Work to do ->
A – Answer these questions using the commit note about WindowAggregatingExtractor:
(i) Which unit does auto mode now check for?
(ii) What does get_required_timespan() now return for full history?
(iii) Which module is Callable imported from?
B – Reproduce verbatim the part of the commit note about WindowAggregatingExtractor between "Original prompt: Can" and "during stream).", inclusive.
── Provided passage ──
Optimize WindowAggregatingExtractor with caching and dict lookup

SimonHeybrock · SimonHeybrock · commit 6380966484ff · 2025-11-13T11:43:50.000+01:00
- Cache aggregator function directly (sc.sum, sc.nansum, etc.) to avoid
  repeated unit checks and dict lookups on every extract() call
- Use scipp free functions (sc.sum, sc.nansum, etc.) instead of lambdas
  for cleaner code
- Simplify auto mode to check for 'counts' unit instead of dimensionless
- Update get_required_timespan() to always return float (0.0 for latest,
  float('inf') for full history) instead of Optional[float]

Original prompt: Can we use a dict in WindowAggregatingExtractor to speedup
the aggregator lookup? Or maybe it could/should be cashed (unit cannot change
during stream).

Follow-up: I suggest you change to Callable[[sc.DataArray, str], sc.DataArray]
and remove the lambdas?
diff --git a/src/ess/livedata/dashboard/extractors.py b/src/ess/livedata/dashboard/extractors.py
@@ -3,6 +3,7 @@
 from __future__ import annotations
 
 from abc import ABC, abstractmethod
+from collections.abc import Callable
 from typing import TYPE_CHECKING, Any
 
 import scipp as sc
@@ -36,14 +37,15 @@ def extract(self, data: sc.DataArray) -> Any:
         """
 
     @abstractmethod
-    def get_required_timespan(self) -> float | None:
+    def get_required_timespan(self) -> float:
         """
───
── Data provided ──
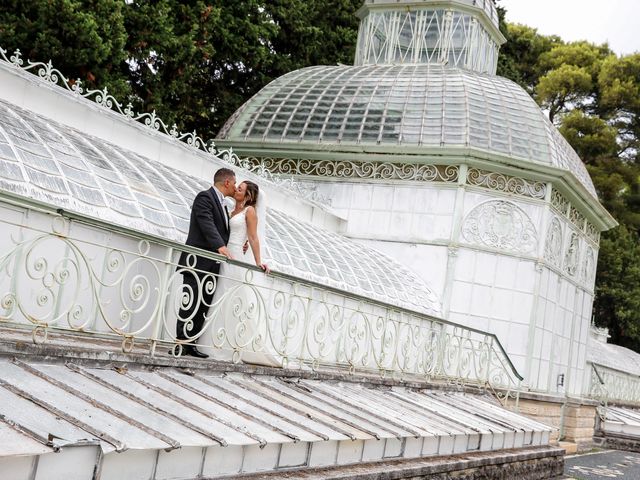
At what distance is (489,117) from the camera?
───
Answers below ->
A –
(i) 'counts'
(ii) float('inf')
(iii) collections.abc

B –
Original prompt: Can we use a dict in WindowAggregatingExtractor to speedup
the aggregator lookup? Or maybe it could/should be cashed (unit cannot change
during stream).